I don't know how that's done, sorry. Does it literally throw away the the data without using it for anything whatsoever (And does it do this with on the order of 99.9% of the training data set?)? Or does it process the data but then because it is redundant it has no or almost no effect on the model weights? I'm talking about the former, since the vast majority of our visual data never makes it from the retina to the optic nerve. The latter would be something more like how looking at my bedroom wall yet again has little to no effect on my understanding of any aspect of the world.
And to your second point, yeah I was pretty unclear, sorry. I meant, your original calculation was that a human at age 30 has ~31,728 T tokens worth of data, compared to 1T for GPT4. The human has 31728 times as much, and log (31728) is about 4.5, meaning the human has 4.5 OOMs more training data. But if I'm right that you should cut down your human training data amounts by ~1000x because of throwing it away before it gets processed in the brain at all, then we're left with a human at age 30 having only 31.728x as much. log(31.728)~1.5, aka the human has 1.5 OOMs more training data. The rest of that comment was me indicating that that's just how much data gets to the brain in any form, not how much is actually being processed for training purposes.
The data rate of optical information through human optic nerves to the brain have variously been estimated at about 1-10 megabits per second, which is two or three orders of magnitude smaller than the estimate here. Likewise the bottleneck on tactile sensory information is in the tactile nerves, not the receptors. I don't know about the taste receptors, but I very much doubt that distinct information from every receptor goes into the brain.
While the volume of training data is still likely larger than for current LLMs, I don't think the ratio is anywhere near so large as the conclusion states. A quadrillion "tokens" per year is an extremely loose upper bound, not a lower bound.
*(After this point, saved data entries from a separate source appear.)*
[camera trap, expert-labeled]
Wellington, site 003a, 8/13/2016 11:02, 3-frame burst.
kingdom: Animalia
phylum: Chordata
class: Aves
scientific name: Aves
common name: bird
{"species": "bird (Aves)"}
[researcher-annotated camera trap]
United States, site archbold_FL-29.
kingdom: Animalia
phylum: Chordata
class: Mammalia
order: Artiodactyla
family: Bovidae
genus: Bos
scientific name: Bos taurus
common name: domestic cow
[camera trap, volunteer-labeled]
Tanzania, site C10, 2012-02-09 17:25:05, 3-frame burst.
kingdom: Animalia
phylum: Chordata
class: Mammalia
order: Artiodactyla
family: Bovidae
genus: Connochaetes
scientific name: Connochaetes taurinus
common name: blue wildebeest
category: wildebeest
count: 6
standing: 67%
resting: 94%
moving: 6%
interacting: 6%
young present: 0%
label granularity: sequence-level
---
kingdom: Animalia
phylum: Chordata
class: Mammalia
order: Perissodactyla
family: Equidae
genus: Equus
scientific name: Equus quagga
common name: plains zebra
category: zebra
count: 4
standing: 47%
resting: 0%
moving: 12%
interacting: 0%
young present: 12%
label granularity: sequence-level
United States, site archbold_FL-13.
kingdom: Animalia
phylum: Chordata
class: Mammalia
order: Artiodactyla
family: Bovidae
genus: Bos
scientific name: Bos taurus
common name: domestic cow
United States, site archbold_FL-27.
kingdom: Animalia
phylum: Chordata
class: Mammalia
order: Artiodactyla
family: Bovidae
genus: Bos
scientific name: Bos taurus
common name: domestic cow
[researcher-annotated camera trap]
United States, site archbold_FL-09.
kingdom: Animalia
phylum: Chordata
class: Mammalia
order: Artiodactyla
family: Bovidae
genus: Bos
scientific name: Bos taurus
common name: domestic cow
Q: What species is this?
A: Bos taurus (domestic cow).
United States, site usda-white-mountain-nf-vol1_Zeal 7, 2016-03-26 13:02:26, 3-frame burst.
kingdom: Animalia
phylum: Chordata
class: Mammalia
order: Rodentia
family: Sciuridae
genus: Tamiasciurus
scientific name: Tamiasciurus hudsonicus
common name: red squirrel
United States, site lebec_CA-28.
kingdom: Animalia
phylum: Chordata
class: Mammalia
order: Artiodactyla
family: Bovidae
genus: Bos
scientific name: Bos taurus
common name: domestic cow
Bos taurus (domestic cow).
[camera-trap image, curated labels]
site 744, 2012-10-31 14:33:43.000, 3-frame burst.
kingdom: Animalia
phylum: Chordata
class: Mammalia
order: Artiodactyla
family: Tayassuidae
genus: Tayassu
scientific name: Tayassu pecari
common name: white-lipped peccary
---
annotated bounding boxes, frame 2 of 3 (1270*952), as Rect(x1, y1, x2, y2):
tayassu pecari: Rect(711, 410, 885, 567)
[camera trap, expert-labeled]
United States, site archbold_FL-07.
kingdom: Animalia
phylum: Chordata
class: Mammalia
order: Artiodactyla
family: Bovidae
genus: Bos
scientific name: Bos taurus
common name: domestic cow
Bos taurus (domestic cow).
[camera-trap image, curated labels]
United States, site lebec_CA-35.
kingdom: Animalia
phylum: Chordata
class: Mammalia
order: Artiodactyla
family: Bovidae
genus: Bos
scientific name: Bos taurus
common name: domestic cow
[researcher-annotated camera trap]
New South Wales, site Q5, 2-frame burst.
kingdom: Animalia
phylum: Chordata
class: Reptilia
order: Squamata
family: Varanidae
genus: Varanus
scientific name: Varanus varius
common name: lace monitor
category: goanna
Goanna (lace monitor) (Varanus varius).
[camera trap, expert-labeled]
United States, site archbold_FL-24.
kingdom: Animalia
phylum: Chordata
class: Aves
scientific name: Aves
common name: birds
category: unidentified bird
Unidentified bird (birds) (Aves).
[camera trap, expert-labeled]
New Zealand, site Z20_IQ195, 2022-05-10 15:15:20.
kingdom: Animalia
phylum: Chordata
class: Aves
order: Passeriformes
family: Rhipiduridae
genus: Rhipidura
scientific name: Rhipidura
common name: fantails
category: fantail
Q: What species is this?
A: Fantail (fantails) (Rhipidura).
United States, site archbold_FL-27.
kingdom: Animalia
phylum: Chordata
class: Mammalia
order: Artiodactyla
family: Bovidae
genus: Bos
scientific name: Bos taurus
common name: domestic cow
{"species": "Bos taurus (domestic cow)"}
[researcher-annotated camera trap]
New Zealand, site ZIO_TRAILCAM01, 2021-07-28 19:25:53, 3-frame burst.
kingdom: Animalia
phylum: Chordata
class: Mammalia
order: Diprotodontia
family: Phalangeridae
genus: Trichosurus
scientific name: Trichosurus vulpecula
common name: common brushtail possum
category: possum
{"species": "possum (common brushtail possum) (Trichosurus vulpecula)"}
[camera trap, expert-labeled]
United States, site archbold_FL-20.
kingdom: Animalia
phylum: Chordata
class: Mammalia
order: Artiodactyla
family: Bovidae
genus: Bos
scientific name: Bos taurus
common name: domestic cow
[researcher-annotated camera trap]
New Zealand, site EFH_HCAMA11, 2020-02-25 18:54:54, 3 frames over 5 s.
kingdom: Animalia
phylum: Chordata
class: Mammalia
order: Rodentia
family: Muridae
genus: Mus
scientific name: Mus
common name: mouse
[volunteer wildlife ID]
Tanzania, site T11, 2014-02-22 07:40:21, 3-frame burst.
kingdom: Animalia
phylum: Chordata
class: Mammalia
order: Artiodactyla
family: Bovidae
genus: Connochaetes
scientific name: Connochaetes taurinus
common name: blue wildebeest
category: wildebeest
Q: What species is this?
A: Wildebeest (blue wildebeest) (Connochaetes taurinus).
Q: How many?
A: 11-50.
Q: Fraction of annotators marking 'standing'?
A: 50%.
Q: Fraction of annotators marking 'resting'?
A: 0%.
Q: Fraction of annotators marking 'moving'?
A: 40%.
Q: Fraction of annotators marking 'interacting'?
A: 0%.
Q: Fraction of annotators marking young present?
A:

Ok, let's examine a more conservative scenario using solely visual input. If we take 10 megabits/s as the base and deduct 30% to account for sleep time, we'll end up with roughly 0.78 petabytes accumulated over 30 years. This translates to approximately 157 trillion tokens in 30 years, or around 5.24 trillion tokens annually. Interestingly, even under these conservative conditions, the estimate significantly surpasses the training data of LLMs (~1 trillion tokens) by two orders of magnitude.
I don't know about other types of data, but the human brain processes only a very small fraction of the visual data, and lies to us about how much we're perceiving.
I did some calculations with a bunch of assumptions and simplifications but here's a high estimate, back of the envelope calculation for the data and "tokens" a 30 year old human would have "trained" on:
This amounts to 153 + .167 + 4.73 + .000004 + .00035 = 158.64 Petabytes assuming 5 bytes per token (i.e. 5 characters) amounts to 31,728 T tokens
This is of course a high estimate and most of this data will clearly have huge compression capacity, but I wanted to get a rough estimate of a high upper bound. Here's the google sheet if anyone wants to copy it or contribute
Discussion
The motivation for this was chinchilla's wild implications post by nostalgebraist and in general the idea that humans "need" much less data to train on than AI.
According to these calculations humans "train" on a lot of Petabytes, around 5 Petabytes per year which amounts to ~1000 T tokens. Given that we're only training our current models on the order of 1 T tokens, the argument that the human brain is more efficient at learning with less data than current LLMs is not fair. Geoff Hinton changing his mind recently about the efficiency of backpropagation from a less efficient to a much more efficient learning algorithm than what the brain is doing, reinforces this point.